Puh, was für ein Satz! Der Anfang der Geschichte könnte, dem Stil nach, auch von Thomas Mann sein, so lang, klammernreich und umständlich ist er geschrieben. Dürrenmatt parodiert hier offensichtlich Thomas Manns "Zauberberg", der ebenfalls mit der Zugfahrt eines jungen Mannes, der gerne Zigarren raucht - allerdings Maria Mancini, nicht Ormond Brasil 10 - beginnt.

Friedrich Dürrenmatt

Der Schweizer Dürrenmatt, geboren 1921, begann 1943 mit dem Schreiben.

Er produzierte Kriminalromane (Der Richter und sein Henker, 1952, Der Verdacht, 1953, Die Panne, 1956), Hörspiele und vor allem Dramen (z.B. Romulus der Große, 1950, Der Besuch der alten Dame, 1956, Die Physiker, 1962) in der desillusionistischen Tradition Brechts und Thornton Wilders.
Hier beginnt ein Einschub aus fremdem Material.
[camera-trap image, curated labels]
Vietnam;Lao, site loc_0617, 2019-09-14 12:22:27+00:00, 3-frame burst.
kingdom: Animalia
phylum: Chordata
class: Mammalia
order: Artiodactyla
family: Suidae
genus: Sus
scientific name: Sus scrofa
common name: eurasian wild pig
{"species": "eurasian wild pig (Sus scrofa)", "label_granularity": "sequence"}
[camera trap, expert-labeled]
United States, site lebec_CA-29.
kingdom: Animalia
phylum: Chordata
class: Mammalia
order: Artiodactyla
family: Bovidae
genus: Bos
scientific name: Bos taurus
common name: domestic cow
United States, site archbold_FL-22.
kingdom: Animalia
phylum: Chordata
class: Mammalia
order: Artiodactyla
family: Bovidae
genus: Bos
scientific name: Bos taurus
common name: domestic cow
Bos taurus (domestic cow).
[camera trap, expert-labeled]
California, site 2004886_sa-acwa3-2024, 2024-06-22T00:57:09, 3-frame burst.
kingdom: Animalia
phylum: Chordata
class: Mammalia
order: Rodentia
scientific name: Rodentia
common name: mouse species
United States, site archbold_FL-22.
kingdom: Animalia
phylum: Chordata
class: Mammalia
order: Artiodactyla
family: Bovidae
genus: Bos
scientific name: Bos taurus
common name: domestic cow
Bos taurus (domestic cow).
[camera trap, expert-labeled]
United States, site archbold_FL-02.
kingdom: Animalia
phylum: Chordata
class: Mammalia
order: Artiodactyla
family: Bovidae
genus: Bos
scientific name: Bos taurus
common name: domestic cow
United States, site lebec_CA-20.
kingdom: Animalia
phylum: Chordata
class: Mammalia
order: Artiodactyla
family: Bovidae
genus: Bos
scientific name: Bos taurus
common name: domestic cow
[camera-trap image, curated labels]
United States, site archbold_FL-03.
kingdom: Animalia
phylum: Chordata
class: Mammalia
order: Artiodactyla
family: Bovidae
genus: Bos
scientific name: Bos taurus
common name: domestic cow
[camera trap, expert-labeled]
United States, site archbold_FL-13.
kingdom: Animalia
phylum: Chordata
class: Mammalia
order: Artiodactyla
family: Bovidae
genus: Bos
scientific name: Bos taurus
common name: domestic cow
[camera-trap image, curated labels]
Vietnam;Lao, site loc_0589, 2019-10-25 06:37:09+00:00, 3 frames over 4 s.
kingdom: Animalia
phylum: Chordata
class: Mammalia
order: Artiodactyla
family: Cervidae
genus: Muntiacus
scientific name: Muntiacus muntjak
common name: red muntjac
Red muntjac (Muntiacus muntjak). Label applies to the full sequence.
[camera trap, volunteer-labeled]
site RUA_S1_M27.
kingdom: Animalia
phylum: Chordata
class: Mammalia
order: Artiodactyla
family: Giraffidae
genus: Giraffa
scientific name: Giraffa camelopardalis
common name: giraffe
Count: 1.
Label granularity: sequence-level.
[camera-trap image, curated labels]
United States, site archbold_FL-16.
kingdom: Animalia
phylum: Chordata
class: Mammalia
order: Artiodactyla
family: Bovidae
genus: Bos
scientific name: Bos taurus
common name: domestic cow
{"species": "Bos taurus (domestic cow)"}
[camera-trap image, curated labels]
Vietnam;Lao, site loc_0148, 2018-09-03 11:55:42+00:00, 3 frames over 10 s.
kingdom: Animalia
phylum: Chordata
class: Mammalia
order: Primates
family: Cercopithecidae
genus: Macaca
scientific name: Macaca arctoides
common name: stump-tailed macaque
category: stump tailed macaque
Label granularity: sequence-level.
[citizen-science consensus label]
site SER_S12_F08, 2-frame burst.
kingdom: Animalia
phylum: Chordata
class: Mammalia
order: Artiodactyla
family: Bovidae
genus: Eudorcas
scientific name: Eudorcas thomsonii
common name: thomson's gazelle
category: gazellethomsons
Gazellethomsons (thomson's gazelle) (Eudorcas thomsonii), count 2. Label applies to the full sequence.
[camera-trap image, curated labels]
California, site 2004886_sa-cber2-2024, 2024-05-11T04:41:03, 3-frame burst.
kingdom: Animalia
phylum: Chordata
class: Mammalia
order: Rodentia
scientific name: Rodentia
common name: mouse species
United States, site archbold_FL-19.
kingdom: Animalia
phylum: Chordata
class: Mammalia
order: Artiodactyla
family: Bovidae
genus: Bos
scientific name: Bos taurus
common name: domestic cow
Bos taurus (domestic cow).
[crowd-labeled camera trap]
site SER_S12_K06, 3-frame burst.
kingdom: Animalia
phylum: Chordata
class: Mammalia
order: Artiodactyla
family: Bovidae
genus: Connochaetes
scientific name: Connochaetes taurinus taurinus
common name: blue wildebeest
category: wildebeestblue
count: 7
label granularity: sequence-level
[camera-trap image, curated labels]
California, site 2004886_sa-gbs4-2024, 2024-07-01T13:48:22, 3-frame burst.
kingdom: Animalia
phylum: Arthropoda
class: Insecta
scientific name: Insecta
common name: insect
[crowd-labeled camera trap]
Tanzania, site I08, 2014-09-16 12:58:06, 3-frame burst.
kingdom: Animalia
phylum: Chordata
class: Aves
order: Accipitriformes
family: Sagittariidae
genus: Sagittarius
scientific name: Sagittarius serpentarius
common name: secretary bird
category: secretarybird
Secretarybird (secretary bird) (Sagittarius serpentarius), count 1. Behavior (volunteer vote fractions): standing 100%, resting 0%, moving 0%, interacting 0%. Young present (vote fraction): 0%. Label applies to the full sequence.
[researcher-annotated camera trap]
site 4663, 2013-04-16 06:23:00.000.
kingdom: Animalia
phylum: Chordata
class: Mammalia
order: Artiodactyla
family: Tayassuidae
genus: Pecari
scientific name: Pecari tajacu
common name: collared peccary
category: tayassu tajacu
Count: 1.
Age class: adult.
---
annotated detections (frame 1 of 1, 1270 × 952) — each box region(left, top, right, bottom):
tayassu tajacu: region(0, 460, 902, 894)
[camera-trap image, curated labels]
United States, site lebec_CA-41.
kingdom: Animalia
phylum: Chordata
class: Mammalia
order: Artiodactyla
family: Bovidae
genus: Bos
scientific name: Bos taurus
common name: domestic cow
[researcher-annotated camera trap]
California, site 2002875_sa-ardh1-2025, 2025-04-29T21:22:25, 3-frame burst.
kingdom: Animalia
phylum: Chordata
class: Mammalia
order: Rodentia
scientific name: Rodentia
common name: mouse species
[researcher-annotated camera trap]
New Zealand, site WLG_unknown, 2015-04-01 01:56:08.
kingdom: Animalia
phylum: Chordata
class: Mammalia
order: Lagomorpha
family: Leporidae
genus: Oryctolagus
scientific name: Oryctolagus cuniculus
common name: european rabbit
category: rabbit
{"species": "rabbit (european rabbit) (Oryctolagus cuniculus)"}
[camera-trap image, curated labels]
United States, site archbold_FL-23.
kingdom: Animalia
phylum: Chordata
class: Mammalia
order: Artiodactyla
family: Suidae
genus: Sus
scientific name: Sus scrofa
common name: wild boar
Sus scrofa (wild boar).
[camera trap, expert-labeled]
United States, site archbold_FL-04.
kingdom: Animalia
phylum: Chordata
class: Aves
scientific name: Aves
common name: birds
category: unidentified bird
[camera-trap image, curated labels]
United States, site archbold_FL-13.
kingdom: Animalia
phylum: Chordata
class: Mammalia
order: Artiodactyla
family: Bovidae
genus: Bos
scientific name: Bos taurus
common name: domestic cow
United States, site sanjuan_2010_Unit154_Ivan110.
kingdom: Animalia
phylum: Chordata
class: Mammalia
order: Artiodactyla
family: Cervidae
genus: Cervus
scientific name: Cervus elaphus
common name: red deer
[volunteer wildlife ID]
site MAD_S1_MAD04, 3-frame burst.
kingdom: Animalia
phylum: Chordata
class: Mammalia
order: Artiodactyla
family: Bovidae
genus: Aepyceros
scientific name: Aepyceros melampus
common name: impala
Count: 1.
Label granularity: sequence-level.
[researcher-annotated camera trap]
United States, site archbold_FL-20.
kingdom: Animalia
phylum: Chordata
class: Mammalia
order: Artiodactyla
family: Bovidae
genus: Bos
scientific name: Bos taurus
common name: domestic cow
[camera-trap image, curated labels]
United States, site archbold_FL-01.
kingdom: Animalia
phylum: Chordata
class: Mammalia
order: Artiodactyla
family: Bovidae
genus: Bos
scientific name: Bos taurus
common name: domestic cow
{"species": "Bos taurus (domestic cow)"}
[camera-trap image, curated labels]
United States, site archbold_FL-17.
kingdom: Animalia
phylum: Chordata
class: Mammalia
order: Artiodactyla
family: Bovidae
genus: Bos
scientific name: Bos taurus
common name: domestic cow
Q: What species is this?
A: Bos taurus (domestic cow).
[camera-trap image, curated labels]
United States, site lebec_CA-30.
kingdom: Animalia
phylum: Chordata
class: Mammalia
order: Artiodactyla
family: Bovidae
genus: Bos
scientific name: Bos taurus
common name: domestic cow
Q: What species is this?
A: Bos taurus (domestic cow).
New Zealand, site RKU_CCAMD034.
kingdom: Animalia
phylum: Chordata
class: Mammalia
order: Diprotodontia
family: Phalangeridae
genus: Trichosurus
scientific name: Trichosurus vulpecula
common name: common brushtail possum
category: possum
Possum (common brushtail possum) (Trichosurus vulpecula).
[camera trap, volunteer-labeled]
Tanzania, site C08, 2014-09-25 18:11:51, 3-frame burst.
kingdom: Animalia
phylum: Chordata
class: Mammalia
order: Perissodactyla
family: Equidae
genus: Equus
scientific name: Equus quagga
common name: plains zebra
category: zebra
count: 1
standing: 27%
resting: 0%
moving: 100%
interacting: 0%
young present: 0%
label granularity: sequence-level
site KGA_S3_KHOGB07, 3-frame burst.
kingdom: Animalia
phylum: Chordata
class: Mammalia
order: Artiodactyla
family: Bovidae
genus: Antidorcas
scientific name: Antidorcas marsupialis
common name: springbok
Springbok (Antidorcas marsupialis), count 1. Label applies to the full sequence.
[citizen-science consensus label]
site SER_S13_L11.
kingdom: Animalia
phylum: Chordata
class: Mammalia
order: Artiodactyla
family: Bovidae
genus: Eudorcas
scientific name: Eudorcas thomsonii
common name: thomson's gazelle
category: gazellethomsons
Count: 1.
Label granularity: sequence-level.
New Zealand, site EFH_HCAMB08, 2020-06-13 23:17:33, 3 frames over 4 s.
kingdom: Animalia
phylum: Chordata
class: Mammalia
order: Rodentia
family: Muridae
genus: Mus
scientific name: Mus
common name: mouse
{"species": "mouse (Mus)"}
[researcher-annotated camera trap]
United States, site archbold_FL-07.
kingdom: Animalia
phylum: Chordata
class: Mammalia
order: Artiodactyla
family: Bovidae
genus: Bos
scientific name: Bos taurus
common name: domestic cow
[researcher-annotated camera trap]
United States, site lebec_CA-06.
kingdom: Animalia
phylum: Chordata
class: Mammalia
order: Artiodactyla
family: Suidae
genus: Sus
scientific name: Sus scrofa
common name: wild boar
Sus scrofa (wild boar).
Kurzgeschichten stehen eher am Rande. Er erhielt 1986 den Büchner-Preis. Dürrenmatt starb 1990.

Bibliographisches

Kommentare

Leserbrief von Annegret Bittner vom 24. November 2006:

Mir liegt ein aktuelles Diogenes-Taschenbuch (Der Hund, Der Tunnel, die Panne) vor, in dem es Hinweise auf einen geänderten Schluss im Anhang gibt. In der überarbeiteten Fassung von 1978 entfällt der Satz am Schluss: "Gott ließ uns fallen, und so stürzen wir denn auf ihn zu." Inwieweit der Schluss und damit das Unglück somit als Wille Gottes interpretiert werden kann, sehe ich durch die Korrektur Dürrenmatts bewusst geändert. Der Dichter wollte dies offen lassen, oder?